[PASSAGE TO READ]
An MPI parallel level-set algorithm for propagating front curvature dependent detonation shock fronts in complex geometries

• Published in: Combustion theory and modelling Vol. 17; no. 1; pp. 109 - 141
• Main Authors: Hernández, Alberto, Bdzil, John B., Stewart, D. Scott
• Format: Journal Article
• Language: English
• Published: Taylor & Francis Group 01.02.2013
• Subjects: Algorithms; computational physics; detonation shock dynamics; level sets; parallel computing; reactive flow
• ISSN: 1364-7830; 1741-3559
• DOI: 10.1080/13647830.2012.725579

We present a parallel, two-dimensional, grid-based algorithm for solving a level-set function PDE that arises in Detonation Shock Dynamics (DSD). In the DSD limit, the detonation shock propagates at a speed that is a function of the curvature of the shock surface, subject to a set of boundary conditions applied along the boundaries of the detonating explosive. Our method solves for the full level-set function field, φ(x, y, t), that locates the detonation shock with a modified level-set function PDE that continuously renormalises the level-set function to a distance function based off of the locus of the shock surface, φ(x, y, t)=0. The boundary conditions are applied with ghost nodes that are sorted according to their connectivity to the interior explosive nodes. This allows the boundary conditions to be applied via a local, direct evaluation procedure. We give an extension of this boundary condition application method to three dimensions. Our parallel algorithm is based on a domain-decomposition model which uses the Message-Passing Interface (MPI) paradigm. The computational order of the full level-set algorithm, which is O(N 4 ), where N is the number of grid points along a coordinate line, makes an MPI-based algorithm an attractive alternative. This parallel model partitions the overall explosive domain into smaller sub-domains which in turn get mapped onto processors that are topologically arranged into a two-dimensional rectangular grid. A comparison of our numerical solution with an exact solution to the problem of a detonation rate stick shows that our numerical solution converges at better than first-order accuracy as measured by an L1-norm. This represents an improvement over the convergence properties of narrow-band level-set function solvers, whose convergence is limited to a floor set by the width of the narrow band. The efficiency of the narrow-band method is recovered by using our parallel model.

[EXTRACTED DATA]
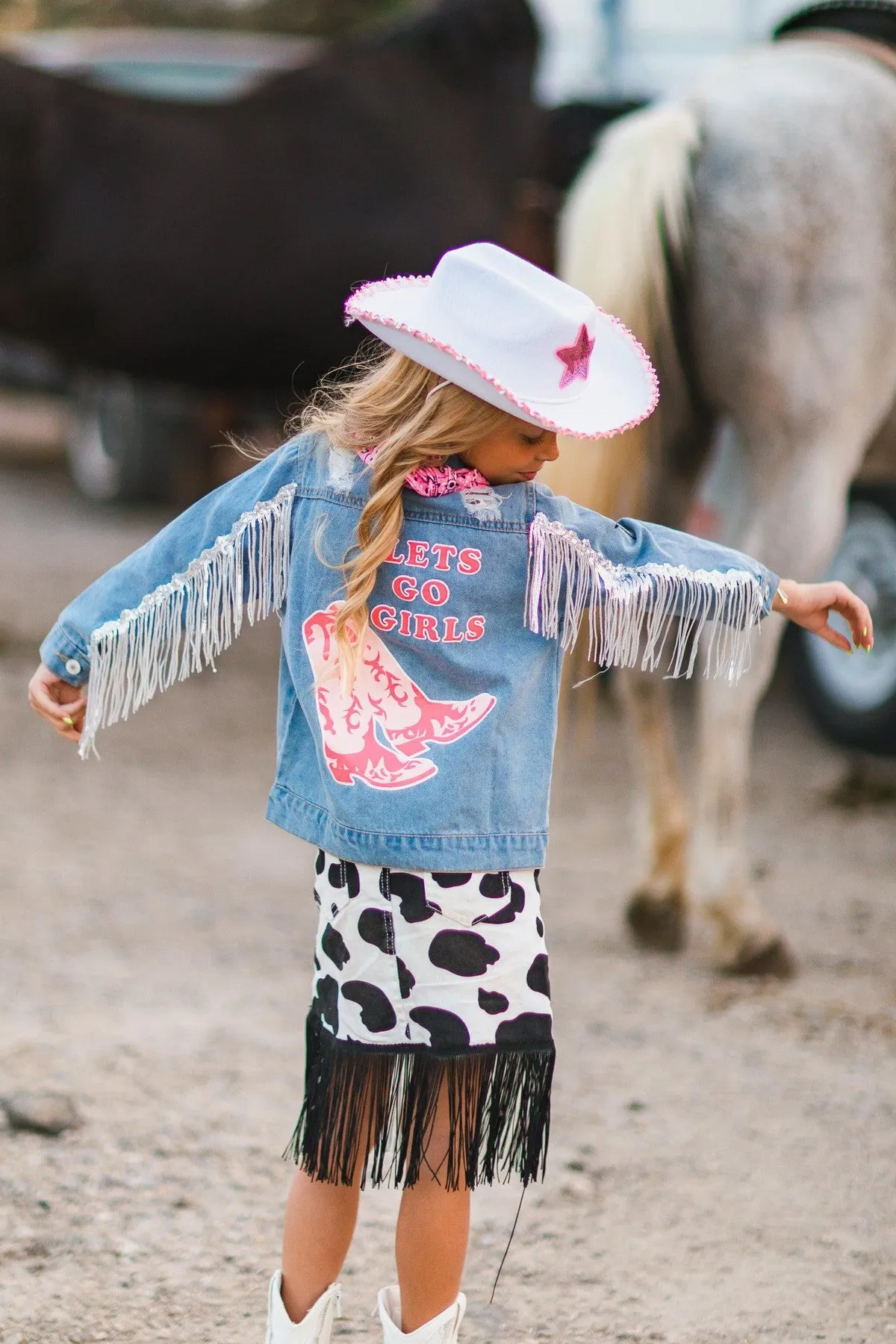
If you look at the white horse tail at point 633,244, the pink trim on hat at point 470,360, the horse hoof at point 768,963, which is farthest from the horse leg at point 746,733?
the pink trim on hat at point 470,360

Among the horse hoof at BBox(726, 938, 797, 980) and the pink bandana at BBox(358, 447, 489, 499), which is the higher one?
the pink bandana at BBox(358, 447, 489, 499)

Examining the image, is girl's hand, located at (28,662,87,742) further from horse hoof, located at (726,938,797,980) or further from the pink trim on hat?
horse hoof, located at (726,938,797,980)

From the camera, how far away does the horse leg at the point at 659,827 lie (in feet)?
10.6

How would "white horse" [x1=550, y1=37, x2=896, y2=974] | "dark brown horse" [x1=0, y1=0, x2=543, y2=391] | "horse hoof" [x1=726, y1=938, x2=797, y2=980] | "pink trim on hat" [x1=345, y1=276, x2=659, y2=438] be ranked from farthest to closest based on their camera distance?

[REQUIRED ACTION] According to the abstract on detonation shock dynamics, which paradigm does the domain-decomposition model of the parallel algorithm use?

[SOLUTION] The Message-Passing Interface (MPI) paradigm.